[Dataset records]
[Start of section]

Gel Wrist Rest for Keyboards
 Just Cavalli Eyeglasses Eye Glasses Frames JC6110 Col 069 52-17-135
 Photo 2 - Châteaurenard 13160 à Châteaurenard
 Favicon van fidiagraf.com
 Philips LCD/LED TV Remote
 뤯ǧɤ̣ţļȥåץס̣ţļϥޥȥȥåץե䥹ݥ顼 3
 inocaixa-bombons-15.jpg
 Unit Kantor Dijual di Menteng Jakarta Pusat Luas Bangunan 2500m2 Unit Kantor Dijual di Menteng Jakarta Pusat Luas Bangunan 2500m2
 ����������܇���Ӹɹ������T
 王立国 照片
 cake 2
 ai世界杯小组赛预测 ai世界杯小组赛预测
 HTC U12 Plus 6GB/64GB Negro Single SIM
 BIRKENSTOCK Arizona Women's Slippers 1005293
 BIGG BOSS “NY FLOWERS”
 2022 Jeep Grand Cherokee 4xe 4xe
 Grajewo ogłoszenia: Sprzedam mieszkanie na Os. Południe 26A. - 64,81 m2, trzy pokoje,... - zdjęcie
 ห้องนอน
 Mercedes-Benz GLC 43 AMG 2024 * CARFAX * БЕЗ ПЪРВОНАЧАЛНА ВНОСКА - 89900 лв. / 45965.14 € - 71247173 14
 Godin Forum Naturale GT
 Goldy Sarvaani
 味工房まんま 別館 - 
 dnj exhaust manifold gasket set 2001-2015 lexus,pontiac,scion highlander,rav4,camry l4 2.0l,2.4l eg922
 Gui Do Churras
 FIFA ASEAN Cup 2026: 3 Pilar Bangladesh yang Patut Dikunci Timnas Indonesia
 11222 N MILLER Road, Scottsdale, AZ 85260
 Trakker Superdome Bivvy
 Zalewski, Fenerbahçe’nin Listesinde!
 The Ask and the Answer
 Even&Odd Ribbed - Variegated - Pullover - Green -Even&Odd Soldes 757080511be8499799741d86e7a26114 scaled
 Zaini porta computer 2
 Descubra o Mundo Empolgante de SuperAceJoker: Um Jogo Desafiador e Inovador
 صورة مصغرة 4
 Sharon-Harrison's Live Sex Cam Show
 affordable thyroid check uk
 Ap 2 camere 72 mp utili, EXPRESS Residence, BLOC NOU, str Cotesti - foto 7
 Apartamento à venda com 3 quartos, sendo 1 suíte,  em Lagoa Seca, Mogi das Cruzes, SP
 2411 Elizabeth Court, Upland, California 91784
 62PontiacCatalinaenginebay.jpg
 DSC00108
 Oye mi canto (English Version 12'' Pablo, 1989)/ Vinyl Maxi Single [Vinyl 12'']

[End of section]

TASK TO COMPLETE> Give every entry back unchanged. Leave none out.

SOLUTION BELOW>
Gel Wrist Rest for Keyboards
 Just Cavalli Eyeglasses Eye Glasses Frames JC6110 Col 069 52-17-135
 Photo 2 - Châteaurenard 13160 à Châteaurenard
 Favicon van fidiagraf.com
 Philips LCD/LED TV Remote
 뤯ǧɤ̣ţļȥåץס̣ţļϥޥȥȥåץե䥹ݥ顼 3
 inocaixa-bombons-15.jpg
 Unit Kantor Dijual di Menteng Jakarta Pusat Luas Bangunan 2500m2 Unit Kantor Dijual di Menteng Jakarta Pusat Luas Bangunan 2500m2
 ����������܇���Ӹɹ������T
 王立国 照片
 cake 2
 ai世界杯小组赛预测 ai世界杯小组赛预测
 HTC U12 Plus 6GB/64GB Negro Single SIM
 BIRKENSTOCK Arizona Women's Slippers 1005293
 BIGG BOSS “NY FLOWERS”
 2022 Jeep Grand Cherokee 4xe 4xe
 Grajewo ogłoszenia: Sprzedam mieszkanie na Os. Południe 26A. - 64,81 m2, trzy pokoje,... - zdjęcie
 ห้องนอน
 Mercedes-Benz GLC 43 AMG 2024 * CARFAX * БЕЗ ПЪРВОНАЧАЛНА ВНОСКА - 89900 лв. / 45965.14 € - 71247173 14
 Godin Forum Naturale GT
 Goldy Sarvaani
 味工房まんま 別館 - 
 dnj exhaust manifold gasket set 2001-2015 lexus,pontiac,scion highlander,rav4,camry l4 2.0l,2.4l eg922
 Gui Do Churras
 FIFA ASEAN Cup 2026: 3 Pilar Bangladesh yang Patut Dikunci Timnas Indonesia
 11222 N MILLER Road, Scottsdale, AZ 85260
 Trakker Superdome Bivvy
 Zalewski, Fenerbahçe’nin Listesinde!
 The Ask and the Answer
 Even&Odd Ribbed - Variegated - Pullover - Green -Even&Odd Soldes 757080511be8499799741d86e7a26114 scaled
 Zaini porta computer 2
 Descubra o Mundo Empolgante de SuperAceJoker: Um Jogo Desafiador e Inovador
 صورة مصغرة 4
 Sharon-Harrison's Live Sex Cam Show
 affordable thyroid check uk
 Ap 2 camere 72 mp utili, EXPRESS Residence, BLOC NOU, str Cotesti - foto 7
 Apartamento à venda com 3 quartos, sendo 1 suíte,  em Lagoa Seca, Mogi das Cruzes, SP
 2411 Elizabeth Court, Upland, California 91784
 62PontiacCatalinaenginebay.jpg
 DSC00108
 Oye mi canto (English Version 12'' Pablo, 1989)/ Vinyl Maxi Single [Vinyl 12'']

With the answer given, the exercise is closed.